The second piece is the proposed cut in the corporate tax rate. That this would have any impact on U.S. jobs is to be doubted <http://maxspeak.org/mt/archives/000176.html>. In and of itself, it's a revenue loser. It embodies a rotten principle. If cutting the rate 2.5 percentage points is good, why not ten percent? Why have a corporate income tax at all? What's the trade-off here - on one side, a revenue loss that could have financed spending, deficit reduction, or progressive tax cuts, and on the other, some potential increase in investment and economic growth.

This is the essence of Clinto-Rubinomics. Propose a tiny change that fails to roil the base and embodies a fundamentally bad notion, then step back and let the Right practice one-upmanship with the bad idea.

The third piece is a payroll tax credit for new job creation in "manufacturing." Nothing simplifying came come of any exercise of this type. I would also question the cost estimates. Job turnover means a continuous cycling of jobs from taxed to tax-favored status for the favored categories. Jobs that would have been created in any event - it's got to start happening sooner or later - would enjoy the credit. And what happens to the Trust Funds?

On the positive side, we could expect workers to see some part of the tax cut, since less tax allows the employer to offer higher wages. MaxSpeak is committed to payroll tax relief <http://www.maxspeak.org/tax1.html>, albeit of our own particular sort <http://maxspeak.org/mt/archives/000042.html>. Our own could have a similar impact on hiring, though we would not tout it on the basis of short-term fiscal policy, nor as a significant long-run boost to employment. The virtues of our approach lie more in simplification of the worker's taxes and tax relief for families with children. You remember them.

Broadly speaking, Kerry's plan aims to improve price signals. It could be called marginalist in inspiration.
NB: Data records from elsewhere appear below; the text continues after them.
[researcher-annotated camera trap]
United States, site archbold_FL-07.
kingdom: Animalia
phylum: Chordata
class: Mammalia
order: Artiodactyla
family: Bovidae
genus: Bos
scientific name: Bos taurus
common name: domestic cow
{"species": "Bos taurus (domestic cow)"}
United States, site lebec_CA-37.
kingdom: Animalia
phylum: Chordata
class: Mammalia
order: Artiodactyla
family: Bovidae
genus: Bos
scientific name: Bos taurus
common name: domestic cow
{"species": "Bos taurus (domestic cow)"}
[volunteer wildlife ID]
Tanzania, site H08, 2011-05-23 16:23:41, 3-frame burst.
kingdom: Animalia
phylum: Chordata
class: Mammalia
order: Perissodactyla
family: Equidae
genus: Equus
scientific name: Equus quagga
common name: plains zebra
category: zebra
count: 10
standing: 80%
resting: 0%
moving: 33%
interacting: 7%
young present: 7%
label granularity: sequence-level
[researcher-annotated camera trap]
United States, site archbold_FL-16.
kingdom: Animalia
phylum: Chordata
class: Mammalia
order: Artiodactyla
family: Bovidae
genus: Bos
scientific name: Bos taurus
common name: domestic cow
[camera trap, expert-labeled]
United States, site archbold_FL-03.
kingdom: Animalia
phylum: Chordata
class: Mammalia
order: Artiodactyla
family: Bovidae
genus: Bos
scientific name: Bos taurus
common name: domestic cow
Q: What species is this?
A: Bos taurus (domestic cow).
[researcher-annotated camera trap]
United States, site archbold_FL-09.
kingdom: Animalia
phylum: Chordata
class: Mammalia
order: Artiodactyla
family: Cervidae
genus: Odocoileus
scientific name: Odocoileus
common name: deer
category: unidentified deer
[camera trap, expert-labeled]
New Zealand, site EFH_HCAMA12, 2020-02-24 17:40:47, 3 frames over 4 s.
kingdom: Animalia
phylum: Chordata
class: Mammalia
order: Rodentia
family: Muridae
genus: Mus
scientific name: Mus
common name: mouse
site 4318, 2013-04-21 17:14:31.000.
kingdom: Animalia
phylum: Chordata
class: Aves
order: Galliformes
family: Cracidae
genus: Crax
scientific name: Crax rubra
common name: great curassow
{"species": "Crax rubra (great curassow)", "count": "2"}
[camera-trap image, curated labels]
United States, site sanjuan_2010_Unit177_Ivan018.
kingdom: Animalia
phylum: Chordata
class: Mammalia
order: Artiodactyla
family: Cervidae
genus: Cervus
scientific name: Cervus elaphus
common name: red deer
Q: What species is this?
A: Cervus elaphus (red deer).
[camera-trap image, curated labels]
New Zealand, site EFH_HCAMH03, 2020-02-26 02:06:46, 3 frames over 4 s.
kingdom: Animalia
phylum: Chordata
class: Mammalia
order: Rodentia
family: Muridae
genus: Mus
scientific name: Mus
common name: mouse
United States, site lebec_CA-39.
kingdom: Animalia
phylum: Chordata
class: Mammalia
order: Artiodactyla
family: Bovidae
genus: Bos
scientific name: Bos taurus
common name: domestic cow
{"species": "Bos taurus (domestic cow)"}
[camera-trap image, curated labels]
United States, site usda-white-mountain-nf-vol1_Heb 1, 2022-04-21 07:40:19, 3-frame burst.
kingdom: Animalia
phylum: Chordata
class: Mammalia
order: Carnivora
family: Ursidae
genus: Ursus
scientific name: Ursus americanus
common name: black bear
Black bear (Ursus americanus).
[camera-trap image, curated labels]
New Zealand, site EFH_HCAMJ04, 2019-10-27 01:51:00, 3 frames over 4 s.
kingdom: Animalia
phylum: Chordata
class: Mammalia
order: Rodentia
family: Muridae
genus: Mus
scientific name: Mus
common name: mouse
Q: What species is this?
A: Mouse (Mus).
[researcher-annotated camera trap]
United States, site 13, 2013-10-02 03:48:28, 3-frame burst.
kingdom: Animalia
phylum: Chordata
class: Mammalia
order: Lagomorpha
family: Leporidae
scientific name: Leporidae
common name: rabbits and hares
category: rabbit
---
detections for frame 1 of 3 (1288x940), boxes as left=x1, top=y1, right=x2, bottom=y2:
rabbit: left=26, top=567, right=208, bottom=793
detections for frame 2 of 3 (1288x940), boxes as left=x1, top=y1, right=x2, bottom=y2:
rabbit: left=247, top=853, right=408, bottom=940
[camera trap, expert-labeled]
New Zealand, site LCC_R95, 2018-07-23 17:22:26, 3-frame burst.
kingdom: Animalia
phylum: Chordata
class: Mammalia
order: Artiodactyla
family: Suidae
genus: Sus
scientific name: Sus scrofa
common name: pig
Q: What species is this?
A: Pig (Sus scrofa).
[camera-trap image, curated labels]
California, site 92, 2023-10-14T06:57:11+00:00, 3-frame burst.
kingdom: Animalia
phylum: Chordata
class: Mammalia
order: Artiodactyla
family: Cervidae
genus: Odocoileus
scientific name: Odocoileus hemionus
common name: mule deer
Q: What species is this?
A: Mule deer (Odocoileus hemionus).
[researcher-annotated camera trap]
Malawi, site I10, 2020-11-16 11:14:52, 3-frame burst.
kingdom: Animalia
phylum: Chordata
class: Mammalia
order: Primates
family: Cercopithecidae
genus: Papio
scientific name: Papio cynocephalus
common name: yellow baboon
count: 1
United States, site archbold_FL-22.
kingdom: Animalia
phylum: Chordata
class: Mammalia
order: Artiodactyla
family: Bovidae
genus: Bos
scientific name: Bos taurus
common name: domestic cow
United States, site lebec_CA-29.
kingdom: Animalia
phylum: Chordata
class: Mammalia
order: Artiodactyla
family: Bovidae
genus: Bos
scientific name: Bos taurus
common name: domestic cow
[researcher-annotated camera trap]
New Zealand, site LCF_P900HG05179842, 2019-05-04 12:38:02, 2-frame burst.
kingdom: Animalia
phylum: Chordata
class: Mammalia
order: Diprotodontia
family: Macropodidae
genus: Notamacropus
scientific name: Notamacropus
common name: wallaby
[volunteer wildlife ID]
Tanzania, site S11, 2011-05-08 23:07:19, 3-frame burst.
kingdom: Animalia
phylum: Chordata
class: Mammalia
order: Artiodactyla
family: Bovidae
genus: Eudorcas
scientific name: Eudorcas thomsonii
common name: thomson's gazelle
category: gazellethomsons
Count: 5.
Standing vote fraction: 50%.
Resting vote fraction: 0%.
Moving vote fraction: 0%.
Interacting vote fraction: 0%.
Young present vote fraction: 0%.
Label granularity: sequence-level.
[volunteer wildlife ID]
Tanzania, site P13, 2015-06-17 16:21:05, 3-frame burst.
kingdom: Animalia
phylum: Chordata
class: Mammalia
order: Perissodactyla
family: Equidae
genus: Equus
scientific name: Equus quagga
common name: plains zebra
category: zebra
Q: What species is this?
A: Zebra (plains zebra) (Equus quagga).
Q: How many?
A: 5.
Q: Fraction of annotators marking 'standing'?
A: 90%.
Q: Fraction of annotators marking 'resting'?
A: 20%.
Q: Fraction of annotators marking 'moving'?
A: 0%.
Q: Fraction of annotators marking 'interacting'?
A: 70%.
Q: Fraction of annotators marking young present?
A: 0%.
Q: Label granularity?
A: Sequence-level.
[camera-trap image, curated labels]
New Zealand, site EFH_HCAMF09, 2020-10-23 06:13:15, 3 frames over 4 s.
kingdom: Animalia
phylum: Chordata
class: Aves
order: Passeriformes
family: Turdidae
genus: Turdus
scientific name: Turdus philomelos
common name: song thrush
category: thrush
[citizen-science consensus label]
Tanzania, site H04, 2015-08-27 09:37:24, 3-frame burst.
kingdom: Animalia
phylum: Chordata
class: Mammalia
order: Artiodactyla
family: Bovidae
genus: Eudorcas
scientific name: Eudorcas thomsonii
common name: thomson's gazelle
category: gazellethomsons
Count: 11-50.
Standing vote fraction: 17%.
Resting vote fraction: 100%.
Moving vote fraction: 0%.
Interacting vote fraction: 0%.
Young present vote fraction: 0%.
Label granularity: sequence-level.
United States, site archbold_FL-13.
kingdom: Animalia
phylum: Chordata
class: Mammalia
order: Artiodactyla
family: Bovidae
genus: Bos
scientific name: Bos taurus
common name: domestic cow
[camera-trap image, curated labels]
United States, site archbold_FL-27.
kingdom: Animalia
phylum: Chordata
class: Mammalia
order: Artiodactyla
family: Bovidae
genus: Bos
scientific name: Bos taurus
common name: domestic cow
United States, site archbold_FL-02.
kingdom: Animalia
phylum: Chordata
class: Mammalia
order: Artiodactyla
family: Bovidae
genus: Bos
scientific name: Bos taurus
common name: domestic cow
That's what's wrong with it. Elevating improved price signals as a fundamental job creator is supply-side economics. At bottom, it's a crock. It's amusing to see conservatives say price signals don't matter much <http://www.danieldrezner.com/archives/001186.html>. Except when Larry Lindsey is waving the semaphore flags, apparently. Supply-sider Bruce Bartlett provides background and relevant citations <http://www.trendmacro.com/a/talkingpoints/2004_03_01_TParchives.asp#108041815347893015>.

Kerry's tax relief is aimed at employers, ours at workers. What else is there to say, except . . .

El pueblo contra los poderosos <http://maxspeak.org/gm/archives/00000508.html>!!

[DISCLAIMER: No statements on this site should be construed to represent the view of anyone at the Economic Policy Institute (EPI). No material on this site bearing on the author's preference for electoral candidates is posted with the benefit of any EPI resources.]